A Theoretical Framework For Design Space Exploration Of Manycore Processors
MetadataShow full item record
As design space and workload space in multicore era are continuously expanding, it is a challenge to identify optimal design points quickly during the early stage of multicore processor design or programming phase. To meet this challenge, a thread-level modeling methodology is developed in this dissertation. The idea is to model multicore processors at the thread-level, overlooking instruction-level and microarchitectural details. Since the thread-level modeling is much coarser than the instruction-level modeling, the analysis at this level turns out to be significantly faster than that at the instruction level. This feature makes the methodology particularly amenable to fast performance evaluation for manycore systems in a large design space. Based on this methodology, we developed a thread-level simulation tool for quick evaluation of any given design point and also a theoretical framework that can capture the general performance properties for a class of multicore processors of interest over a large design space and workload space, free of scalability issues. In the theoretical framework, queuing network models that model multicore processors at the thread level are developed and scalability issues in the queuing networks are solved based on an iterative algorithm over a large design space and workload space.

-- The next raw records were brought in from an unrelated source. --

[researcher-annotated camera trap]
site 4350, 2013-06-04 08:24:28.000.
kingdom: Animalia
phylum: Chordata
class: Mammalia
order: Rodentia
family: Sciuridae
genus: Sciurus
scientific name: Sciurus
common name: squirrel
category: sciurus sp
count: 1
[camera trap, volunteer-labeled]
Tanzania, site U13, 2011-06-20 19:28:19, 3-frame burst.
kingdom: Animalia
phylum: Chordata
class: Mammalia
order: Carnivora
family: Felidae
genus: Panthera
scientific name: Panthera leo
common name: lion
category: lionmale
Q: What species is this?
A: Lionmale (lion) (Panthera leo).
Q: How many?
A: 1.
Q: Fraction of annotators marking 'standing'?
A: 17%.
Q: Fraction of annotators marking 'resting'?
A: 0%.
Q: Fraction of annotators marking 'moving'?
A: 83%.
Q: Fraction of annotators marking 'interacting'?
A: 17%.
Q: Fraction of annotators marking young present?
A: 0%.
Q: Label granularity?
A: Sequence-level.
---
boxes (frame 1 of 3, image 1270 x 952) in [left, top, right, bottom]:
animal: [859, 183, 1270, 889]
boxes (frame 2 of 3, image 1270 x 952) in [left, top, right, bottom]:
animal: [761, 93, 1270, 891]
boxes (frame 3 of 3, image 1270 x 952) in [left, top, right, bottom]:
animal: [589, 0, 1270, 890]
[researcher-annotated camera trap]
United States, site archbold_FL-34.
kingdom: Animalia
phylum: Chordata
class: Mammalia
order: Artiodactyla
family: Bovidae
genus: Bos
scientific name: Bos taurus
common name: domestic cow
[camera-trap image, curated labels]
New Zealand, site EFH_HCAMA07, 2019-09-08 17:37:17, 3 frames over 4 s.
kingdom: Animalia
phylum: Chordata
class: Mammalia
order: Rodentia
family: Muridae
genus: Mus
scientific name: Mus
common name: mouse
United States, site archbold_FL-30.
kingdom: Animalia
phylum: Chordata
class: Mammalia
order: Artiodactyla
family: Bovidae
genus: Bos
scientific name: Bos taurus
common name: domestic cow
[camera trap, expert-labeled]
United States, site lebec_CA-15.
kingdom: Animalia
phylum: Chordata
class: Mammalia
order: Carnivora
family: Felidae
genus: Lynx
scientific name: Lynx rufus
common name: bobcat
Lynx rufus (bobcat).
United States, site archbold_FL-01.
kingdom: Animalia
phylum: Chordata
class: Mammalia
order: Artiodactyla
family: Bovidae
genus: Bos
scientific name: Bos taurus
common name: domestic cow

This framework scales to virtually unlimited numbers of cores and threads.For the simulation tool, case studies based on a large number of code samples available in IXP1200/2400 workbenches show that the maximum throughput estimated using our tool are consistently within 6% of cycle-accurate simulation results. Moreover, each simulation run takes only a few seconds to finish on a Pentium 4 computer, which strongly demonstrates the power of this tool for fast communication processor (CP) performance testing. For the theoretical frame work, the testing results demonstrate that the throughput performance for manycore processors with 1000 cores can be evaluated within a few seconds on an Intel Pentium 4 computer and the results are within 5% of the simulation data obtained based on the thread-level simulator tool.